Morocco's Law 09-08: protecting personal and banking data
A clear guide to Law 09-08 on the protection of personal data in Morocco: its core principles, the role of the CNDP, and what it means in practice when handling banking data and choosing treasury software.
What is Law 09-08?
Law No. 09-08 on the protection of individuals with regard to the processing of personal data is Morocco's reference text for digital privacy. Enacted in 2009 by Dahir No. 1-09-15, it sets out a framework inspired by the European standards of the time and applies to any processing of personal data, whether automated or manual, carried out on Moroccan territory.
Personal data is any information relating to an identified or identifiable natural person: name, address and phone number, but also bank details, account identifiers or transaction history. As soon as a company collects, records, stores or shares such information, it becomes a data controller and must comply with the law's obligations.
Oversight is entrusted to the CNDP, the national commission for the control of personal data protection. As an independent authority, it processes filings, issues recommendations, audits processing activities and can be approached by anyone who believes their rights have been disregarded.
The core principles you must respect
Law 09-08 rests on a few structuring principles. The first is purpose limitation: data may only be collected for specified, explicit and legitimate purposes, and must not be reused in a way incompatible with those purposes. You do not collect banking data as a precaution, but for a precise and stated use.
Next come fairness and lawfulness of collection, data minimisation (gathering only what is strictly necessary), accuracy (keeping data up to date and correcting it where needed) and limited storage duration: information must not be kept beyond the time required for the purpose, subject to legal archiving obligations.

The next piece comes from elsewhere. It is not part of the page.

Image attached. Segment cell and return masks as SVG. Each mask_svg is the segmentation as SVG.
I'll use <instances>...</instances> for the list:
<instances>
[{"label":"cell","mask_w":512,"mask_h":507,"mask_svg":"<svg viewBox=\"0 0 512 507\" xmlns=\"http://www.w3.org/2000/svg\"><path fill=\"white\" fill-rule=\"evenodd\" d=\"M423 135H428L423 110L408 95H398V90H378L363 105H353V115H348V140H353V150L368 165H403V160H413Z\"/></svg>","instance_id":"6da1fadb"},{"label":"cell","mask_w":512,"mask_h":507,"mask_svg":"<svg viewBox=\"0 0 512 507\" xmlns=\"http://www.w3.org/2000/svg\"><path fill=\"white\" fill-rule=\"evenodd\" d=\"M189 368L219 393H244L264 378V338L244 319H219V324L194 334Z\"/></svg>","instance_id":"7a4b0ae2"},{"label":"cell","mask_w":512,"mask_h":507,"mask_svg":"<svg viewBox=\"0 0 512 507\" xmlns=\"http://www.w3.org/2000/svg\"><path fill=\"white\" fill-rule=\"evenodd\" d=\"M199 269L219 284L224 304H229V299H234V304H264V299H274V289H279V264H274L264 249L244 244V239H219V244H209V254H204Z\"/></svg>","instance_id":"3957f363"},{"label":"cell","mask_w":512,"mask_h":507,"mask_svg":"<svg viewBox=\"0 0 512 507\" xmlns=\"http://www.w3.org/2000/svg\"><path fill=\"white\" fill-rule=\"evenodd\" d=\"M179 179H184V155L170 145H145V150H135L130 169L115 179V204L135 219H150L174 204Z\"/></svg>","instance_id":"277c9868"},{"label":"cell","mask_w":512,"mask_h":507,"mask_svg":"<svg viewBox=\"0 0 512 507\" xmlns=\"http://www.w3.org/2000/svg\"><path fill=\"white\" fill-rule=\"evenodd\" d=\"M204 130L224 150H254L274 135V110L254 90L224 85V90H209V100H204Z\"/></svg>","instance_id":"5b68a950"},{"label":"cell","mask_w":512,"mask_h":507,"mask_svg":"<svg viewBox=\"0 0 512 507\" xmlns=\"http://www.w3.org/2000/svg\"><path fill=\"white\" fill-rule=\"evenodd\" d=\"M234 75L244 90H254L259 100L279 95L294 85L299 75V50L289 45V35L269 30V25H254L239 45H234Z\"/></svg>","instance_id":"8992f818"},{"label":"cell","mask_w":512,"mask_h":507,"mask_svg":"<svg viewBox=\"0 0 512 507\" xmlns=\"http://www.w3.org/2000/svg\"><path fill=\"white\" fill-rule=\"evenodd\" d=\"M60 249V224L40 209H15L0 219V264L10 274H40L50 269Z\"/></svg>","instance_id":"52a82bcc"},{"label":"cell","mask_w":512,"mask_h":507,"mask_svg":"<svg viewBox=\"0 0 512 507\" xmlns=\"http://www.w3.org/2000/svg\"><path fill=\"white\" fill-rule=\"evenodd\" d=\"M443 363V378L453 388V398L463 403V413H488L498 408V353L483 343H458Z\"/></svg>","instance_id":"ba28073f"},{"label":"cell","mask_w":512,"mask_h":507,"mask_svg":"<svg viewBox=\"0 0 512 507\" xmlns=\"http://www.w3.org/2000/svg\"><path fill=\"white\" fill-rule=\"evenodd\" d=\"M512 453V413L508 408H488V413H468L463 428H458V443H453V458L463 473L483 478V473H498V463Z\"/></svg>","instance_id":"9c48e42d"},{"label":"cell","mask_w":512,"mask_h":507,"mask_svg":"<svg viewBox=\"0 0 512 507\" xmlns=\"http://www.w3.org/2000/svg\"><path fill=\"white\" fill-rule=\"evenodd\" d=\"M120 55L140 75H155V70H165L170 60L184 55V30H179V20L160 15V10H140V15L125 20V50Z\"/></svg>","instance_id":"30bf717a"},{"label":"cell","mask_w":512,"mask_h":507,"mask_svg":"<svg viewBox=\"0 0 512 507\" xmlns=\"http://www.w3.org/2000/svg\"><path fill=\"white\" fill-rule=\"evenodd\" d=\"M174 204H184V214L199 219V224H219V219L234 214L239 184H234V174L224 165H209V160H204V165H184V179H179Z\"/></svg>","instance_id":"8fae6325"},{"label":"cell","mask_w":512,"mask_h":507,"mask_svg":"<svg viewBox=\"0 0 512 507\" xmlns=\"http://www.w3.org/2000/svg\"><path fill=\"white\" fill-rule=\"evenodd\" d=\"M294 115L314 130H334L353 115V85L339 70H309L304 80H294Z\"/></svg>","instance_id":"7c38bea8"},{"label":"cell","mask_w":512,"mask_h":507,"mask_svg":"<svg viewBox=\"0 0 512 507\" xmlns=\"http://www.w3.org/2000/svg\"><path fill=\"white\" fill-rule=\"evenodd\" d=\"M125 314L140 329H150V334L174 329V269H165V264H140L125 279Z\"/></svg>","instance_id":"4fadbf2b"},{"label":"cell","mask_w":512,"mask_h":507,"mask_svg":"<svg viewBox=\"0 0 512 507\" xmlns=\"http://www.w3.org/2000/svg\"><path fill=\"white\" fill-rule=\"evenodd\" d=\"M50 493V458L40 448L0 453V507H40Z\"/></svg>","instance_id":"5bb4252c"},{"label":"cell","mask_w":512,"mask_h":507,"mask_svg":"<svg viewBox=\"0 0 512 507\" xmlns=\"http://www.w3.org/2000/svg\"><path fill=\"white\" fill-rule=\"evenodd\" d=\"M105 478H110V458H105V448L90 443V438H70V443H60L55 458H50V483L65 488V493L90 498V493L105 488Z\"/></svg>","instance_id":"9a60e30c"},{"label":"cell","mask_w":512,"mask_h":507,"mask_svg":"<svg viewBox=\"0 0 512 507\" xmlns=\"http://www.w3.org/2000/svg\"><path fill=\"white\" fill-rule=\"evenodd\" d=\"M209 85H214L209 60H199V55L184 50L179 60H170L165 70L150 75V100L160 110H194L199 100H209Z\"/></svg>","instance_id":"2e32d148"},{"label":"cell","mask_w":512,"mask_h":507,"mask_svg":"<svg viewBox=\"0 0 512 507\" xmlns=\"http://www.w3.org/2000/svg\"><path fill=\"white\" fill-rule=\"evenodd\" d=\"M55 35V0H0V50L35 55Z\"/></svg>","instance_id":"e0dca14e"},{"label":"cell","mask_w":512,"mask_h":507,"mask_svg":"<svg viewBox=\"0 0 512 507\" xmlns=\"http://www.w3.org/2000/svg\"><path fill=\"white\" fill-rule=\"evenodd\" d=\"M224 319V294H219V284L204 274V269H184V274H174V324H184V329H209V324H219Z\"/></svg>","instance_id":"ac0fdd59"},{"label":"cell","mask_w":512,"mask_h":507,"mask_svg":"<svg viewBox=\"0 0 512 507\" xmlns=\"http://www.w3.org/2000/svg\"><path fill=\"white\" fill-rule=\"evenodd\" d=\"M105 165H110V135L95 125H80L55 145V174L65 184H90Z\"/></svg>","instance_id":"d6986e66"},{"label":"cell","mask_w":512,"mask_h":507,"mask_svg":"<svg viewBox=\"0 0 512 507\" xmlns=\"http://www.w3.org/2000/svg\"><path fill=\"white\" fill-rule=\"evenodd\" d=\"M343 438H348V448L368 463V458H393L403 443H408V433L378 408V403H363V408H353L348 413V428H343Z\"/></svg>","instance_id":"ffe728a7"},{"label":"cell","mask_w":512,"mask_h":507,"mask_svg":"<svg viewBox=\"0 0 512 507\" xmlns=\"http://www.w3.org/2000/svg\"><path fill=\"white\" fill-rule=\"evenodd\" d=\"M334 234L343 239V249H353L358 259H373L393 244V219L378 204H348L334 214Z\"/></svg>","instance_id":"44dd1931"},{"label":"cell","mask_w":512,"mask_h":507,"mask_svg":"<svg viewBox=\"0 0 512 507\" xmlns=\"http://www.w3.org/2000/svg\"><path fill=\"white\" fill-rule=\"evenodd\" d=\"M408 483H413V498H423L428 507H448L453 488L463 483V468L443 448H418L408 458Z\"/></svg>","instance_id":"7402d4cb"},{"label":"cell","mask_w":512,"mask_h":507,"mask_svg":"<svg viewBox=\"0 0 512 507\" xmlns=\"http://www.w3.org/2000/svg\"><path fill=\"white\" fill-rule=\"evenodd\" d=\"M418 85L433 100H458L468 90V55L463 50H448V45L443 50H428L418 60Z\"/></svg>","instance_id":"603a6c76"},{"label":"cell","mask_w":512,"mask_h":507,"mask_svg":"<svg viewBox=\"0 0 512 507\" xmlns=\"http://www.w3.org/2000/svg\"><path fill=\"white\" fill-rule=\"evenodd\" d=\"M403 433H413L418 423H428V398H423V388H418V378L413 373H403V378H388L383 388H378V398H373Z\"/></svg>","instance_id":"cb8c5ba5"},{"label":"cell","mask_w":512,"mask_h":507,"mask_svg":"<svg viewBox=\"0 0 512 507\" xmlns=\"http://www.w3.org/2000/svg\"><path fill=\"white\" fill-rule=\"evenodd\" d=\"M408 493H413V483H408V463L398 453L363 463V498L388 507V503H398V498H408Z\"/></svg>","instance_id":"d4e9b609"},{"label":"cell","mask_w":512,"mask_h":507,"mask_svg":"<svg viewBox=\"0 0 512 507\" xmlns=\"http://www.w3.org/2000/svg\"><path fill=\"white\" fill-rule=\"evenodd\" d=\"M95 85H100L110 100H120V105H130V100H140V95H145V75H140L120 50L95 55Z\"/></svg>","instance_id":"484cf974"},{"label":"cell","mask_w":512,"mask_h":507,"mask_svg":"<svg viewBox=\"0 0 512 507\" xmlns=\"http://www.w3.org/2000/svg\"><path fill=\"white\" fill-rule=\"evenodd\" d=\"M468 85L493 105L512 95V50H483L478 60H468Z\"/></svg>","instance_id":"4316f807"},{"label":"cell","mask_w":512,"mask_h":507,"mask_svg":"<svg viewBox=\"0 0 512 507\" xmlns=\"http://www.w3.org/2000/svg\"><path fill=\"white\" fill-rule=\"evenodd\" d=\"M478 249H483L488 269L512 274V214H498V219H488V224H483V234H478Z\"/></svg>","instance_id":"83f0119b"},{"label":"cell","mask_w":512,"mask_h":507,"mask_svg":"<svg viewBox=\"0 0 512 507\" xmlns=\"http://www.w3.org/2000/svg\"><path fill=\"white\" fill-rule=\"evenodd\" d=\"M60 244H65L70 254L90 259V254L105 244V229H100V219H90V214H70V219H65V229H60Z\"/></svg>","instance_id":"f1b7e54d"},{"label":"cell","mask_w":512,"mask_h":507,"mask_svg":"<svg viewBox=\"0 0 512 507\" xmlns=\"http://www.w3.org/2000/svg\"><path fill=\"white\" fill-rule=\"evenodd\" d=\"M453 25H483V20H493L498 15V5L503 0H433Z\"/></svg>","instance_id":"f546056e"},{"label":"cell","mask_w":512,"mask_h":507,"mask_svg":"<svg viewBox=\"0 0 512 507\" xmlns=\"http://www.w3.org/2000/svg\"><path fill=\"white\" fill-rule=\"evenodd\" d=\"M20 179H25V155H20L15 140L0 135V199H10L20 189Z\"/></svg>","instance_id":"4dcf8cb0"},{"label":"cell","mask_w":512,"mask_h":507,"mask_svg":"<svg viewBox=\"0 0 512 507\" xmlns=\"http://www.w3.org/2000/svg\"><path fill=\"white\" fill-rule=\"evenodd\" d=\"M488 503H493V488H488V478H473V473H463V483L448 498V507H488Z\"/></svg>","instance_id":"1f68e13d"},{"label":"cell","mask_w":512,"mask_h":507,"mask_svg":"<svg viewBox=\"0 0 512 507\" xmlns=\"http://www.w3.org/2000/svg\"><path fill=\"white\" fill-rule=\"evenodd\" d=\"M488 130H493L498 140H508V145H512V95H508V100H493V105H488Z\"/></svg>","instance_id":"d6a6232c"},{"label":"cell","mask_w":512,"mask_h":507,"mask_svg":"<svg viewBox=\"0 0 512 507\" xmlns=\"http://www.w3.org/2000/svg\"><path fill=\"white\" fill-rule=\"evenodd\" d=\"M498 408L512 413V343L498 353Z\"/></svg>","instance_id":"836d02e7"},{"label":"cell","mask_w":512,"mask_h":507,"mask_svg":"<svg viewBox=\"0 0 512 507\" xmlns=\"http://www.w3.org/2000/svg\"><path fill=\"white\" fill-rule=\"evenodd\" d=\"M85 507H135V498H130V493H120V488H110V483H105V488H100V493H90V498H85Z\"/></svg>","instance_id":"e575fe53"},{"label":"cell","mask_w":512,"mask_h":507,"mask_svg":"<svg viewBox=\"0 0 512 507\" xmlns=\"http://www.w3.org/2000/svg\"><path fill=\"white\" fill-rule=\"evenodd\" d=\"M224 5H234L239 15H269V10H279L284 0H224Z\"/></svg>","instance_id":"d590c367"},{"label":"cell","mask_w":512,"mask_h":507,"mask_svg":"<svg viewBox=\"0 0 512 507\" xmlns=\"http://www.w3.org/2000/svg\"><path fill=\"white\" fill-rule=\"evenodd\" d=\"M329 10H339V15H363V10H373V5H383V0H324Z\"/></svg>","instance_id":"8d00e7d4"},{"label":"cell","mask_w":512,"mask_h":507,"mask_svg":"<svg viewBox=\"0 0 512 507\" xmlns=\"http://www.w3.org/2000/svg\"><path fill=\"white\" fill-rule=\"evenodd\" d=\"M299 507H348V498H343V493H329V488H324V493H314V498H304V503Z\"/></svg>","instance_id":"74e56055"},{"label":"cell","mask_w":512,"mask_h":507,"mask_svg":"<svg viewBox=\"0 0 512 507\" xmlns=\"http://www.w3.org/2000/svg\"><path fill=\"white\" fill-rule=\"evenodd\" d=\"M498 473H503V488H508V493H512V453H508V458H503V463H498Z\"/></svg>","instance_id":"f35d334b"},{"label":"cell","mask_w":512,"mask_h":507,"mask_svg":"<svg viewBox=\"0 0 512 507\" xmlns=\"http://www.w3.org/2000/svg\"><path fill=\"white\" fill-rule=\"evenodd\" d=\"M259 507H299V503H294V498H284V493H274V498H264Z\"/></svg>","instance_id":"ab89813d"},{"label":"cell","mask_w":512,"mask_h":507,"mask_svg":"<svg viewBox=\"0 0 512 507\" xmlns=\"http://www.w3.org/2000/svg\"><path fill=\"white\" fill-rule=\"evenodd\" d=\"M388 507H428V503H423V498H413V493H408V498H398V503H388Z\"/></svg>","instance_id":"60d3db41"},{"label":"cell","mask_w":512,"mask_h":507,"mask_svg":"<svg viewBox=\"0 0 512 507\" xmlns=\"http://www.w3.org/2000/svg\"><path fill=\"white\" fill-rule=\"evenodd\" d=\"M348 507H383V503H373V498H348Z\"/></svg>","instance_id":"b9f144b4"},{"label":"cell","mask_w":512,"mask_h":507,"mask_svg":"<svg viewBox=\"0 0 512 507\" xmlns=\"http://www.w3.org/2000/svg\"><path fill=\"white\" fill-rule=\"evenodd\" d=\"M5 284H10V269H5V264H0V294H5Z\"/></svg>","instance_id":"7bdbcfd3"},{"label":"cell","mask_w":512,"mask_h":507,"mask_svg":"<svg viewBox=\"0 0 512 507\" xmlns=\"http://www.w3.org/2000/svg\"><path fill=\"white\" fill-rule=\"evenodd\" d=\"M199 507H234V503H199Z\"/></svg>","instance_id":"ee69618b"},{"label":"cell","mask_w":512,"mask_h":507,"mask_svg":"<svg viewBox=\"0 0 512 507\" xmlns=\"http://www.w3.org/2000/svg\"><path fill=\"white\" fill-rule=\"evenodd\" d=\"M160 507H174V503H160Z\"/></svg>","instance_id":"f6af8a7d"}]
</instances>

The consent of the data subject is, in principle, the foundation for processing, save for exceptions provided by law such as a legal obligation or the performance of a contract. Finally, the controller must guarantee the security and confidentiality of the data through technical and organisational measures that prevent any unauthorised access, loss or disclosure.
The rights of data subjects
The law grants every individual a set of rights enforceable against the controller. The right to information requires disclosing, at the point of collection, who is processing the data, for what purpose, and which recipients will have access.
These are complemented by the right of access (confirming that one's data is being processed and obtaining a copy), the right to rectification (correcting inaccurate or incomplete data) and the right to object, on legitimate grounds, to a given processing activity. In banking and finance, exercising these rights assumes the company can precisely locate a person's data and correct it without delay.
CNDP formalities and transfers outside Morocco
Before implementing a processing activity, the controller must, in principle, complete a prior formality with the CNDP. Depending on the nature of the data and the purpose, this may be a simple declaration or a request for authorisation, particularly for processing involving sensitive data.
One point deserves particular attention for cloud software: transferring data to a foreign country is regulated. It requires that the destination country ensures an adequate level of protection and, where applicable, an authorisation from the CNDP. Hosting banking data on servers located outside Morocco is therefore not a legally trivial choice.
The law also provides for administrative and criminal sanctions in the event of a breach. Without detailing amounts, bear in mind that failing to meet these obligations exposes a company to proceedings and reputational harm, in addition to the damage caused to individuals.
What it changes for banking and financial data
Treasury data is among the most sensitive a company holds: account statements, bank identifiers, payment schedules, and customer and supplier balances. It reveals financial health, commercial relationships and sometimes information about natural persons such as directors, employees or individual customers. As such, it calls for heightened vigilance.
In practice, this means restricting access to authorised staff only, logging who consults the data, encrypting file exchanges and setting coherent retention periods. When a bank statement is imported into a management tool, you should know where it is stored, who can read it and how long it is kept.
Choosing treasury software that fits your data policy
Compliance with Law 09-08 starts with the organisation itself: as the data controller, the company declares its processing, informs individuals and secures access. Tool choices come to support this effort, notably through data location and access control.
It is in this spirit that Tresoria offers a Morocco-based hosting option as well as an on-premise installation option, so that treasury data can remain under the company's direct control and within national borders. This is a hosting and organisational posture that supports your compliance; it is not a substitute for the obligations that fall on you: CNDP filing, informing individuals and managing consent remain your responsibility.
In practice, ask any vendor three simple questions: where the data is hosted, who can access it, and how long it is retained. Aligned with the principles of Law 09-08, these questions are often enough to tell a serious partner from a less serious solution.